Screen Scraping

I’ve had a lot of requests for NewsGator to be able to scrape non-RSS-enabled sites, and create a “virtual feed” from them. Syndirella supports this capability on the client side; MyRSS can also create a feed from any web site, according to their documentation.

Here’s the question I have. Do you think scraping content from a site is legal or ethical? I don’t think so. For starters, I would think there are copyright issues. You’re taking content, which belongs to someone else, and reproducing it in another form for your own use. Maybe this is allowable use, I don’t know…I’m certainly not a lawyer.

What about sites that make their living based on advertising impressions?
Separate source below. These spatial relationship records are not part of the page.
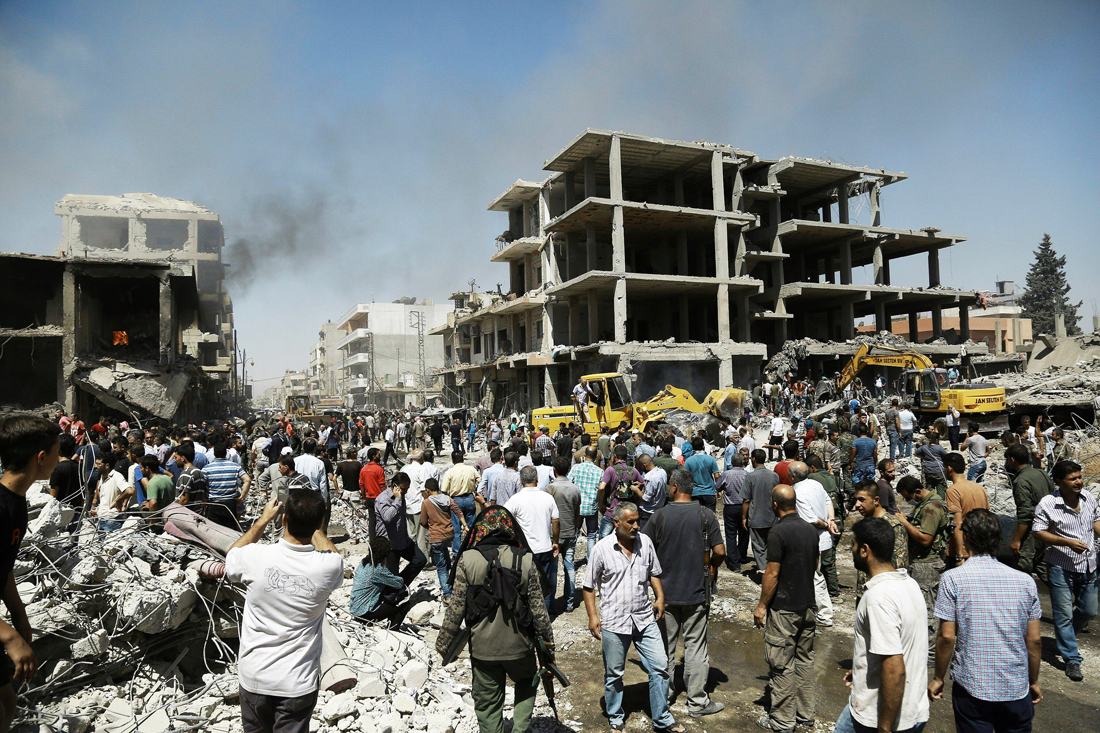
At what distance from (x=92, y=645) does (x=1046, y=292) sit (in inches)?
2994

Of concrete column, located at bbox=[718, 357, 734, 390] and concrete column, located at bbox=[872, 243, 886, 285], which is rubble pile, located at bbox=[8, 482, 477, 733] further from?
concrete column, located at bbox=[872, 243, 886, 285]

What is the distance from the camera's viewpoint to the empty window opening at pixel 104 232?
42.4 metres

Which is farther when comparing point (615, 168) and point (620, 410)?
point (615, 168)

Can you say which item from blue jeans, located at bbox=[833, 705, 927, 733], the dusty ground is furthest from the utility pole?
blue jeans, located at bbox=[833, 705, 927, 733]

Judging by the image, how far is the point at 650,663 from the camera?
4508 millimetres

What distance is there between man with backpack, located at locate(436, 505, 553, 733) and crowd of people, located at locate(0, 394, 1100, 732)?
1cm

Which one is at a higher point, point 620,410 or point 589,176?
point 589,176

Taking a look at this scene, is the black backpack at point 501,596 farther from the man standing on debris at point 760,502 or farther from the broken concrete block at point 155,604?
the man standing on debris at point 760,502

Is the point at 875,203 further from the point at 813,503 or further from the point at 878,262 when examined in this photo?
the point at 813,503

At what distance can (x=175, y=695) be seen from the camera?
458 cm

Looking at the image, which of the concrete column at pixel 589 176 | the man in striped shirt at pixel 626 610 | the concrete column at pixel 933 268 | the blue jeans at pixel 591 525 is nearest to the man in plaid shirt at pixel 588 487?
the blue jeans at pixel 591 525

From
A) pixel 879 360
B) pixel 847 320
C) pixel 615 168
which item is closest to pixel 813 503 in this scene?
pixel 879 360

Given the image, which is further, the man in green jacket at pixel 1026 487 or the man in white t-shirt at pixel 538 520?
the man in green jacket at pixel 1026 487

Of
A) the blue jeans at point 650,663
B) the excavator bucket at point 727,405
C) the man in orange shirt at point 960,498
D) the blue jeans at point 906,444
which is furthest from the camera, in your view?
the excavator bucket at point 727,405
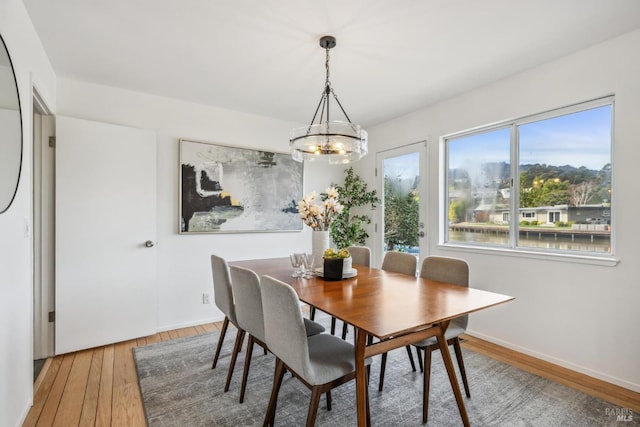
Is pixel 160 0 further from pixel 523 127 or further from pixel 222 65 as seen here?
pixel 523 127

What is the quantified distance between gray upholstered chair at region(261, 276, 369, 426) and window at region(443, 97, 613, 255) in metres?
2.15

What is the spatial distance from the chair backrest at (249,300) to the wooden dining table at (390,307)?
10.3 inches

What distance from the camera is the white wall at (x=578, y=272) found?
215 centimetres

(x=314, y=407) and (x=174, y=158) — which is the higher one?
(x=174, y=158)

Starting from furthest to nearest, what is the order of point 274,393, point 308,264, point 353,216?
point 353,216 → point 308,264 → point 274,393

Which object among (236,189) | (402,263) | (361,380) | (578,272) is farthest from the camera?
(236,189)

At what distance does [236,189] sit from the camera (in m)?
3.68

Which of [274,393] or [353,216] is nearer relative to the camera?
[274,393]

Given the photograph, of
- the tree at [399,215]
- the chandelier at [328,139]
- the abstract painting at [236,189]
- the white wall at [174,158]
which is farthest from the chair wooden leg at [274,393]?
the tree at [399,215]

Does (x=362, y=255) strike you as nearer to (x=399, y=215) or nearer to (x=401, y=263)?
(x=401, y=263)

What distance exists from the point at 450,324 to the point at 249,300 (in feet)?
4.27

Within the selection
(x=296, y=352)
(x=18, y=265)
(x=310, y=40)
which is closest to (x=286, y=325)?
(x=296, y=352)

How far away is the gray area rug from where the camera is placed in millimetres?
1817

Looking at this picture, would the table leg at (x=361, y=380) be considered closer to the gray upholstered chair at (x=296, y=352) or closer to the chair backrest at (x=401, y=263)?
the gray upholstered chair at (x=296, y=352)
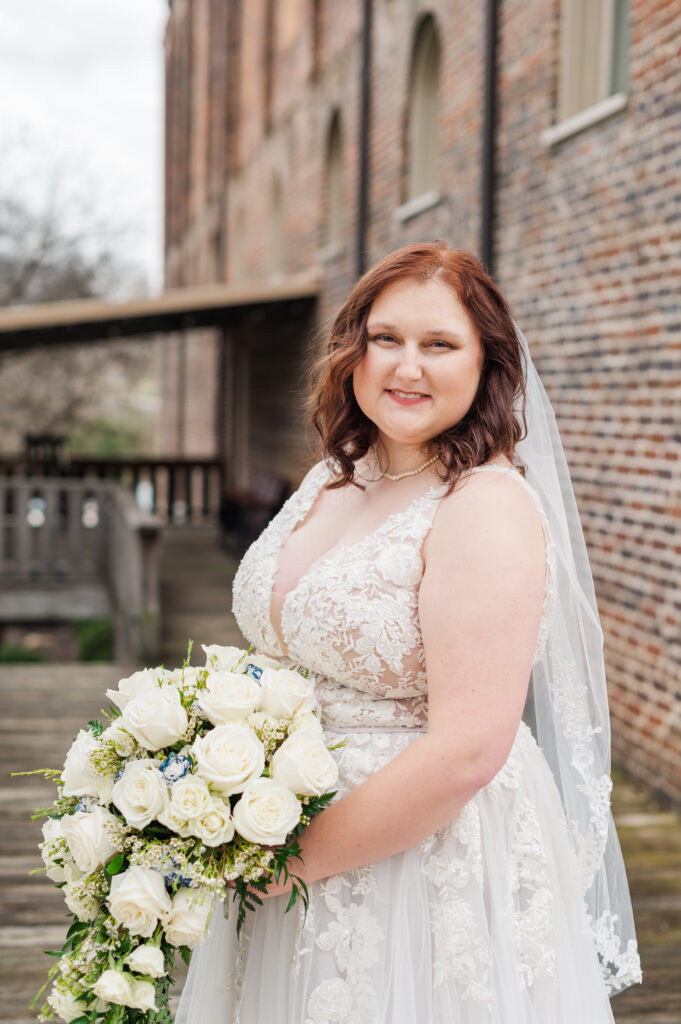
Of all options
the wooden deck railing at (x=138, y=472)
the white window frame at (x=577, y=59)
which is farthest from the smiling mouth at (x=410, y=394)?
the wooden deck railing at (x=138, y=472)

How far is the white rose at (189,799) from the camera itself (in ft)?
5.53

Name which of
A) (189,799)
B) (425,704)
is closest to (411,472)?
(425,704)

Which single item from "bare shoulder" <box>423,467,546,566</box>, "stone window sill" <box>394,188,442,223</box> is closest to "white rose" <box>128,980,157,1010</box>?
"bare shoulder" <box>423,467,546,566</box>

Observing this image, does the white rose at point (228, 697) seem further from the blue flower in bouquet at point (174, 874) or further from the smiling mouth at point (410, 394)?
the smiling mouth at point (410, 394)

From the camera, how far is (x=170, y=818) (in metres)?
1.69

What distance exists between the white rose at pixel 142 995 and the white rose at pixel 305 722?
48cm

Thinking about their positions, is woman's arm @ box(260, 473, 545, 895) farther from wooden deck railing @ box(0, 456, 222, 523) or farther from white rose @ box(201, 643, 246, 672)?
wooden deck railing @ box(0, 456, 222, 523)

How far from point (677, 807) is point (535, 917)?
11.6 ft

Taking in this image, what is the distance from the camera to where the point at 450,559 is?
1804mm

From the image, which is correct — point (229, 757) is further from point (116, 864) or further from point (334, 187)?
point (334, 187)

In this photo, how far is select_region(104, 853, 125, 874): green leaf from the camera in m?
1.75

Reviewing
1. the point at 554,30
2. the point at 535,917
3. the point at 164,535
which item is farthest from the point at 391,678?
the point at 164,535

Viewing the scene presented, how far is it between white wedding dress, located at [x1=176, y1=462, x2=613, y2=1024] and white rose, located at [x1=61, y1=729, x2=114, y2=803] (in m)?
0.42

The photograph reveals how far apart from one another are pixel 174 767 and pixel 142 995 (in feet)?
1.24
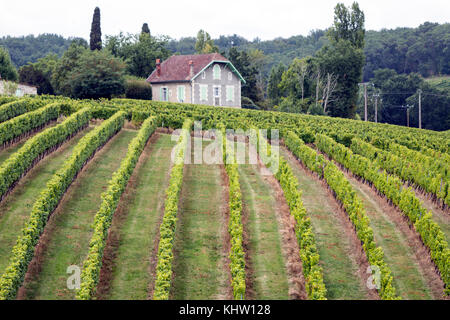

Tools that scrape these sites are literally stealing money from them.

Any comments? Am I off base here?

30 thoughts on “Screen Scraping

  1. Dare Obasanjo

    I think screen scraping in the way Syndirella does is questionable legally and ethically. When I first wrote RSS Bandit I explicitly made the decision not to support this feature which turned out to be a wise move given that my MSDN editor mentioned that they’d gotten flak in the past from content owners whose sites had been scraped using code samples obtained from MSDN.

    Reply
  2. John Cavnar-Johnson

    I think there is an ethical way to do this. If you look at the way Dare does his feed (where the rss is just a teaser to get you interested in going to the site), you’ll see the model that wins for everybody. If you can abstract the site, you will actually drive traffic to the sites in question. How could anybody complain about that?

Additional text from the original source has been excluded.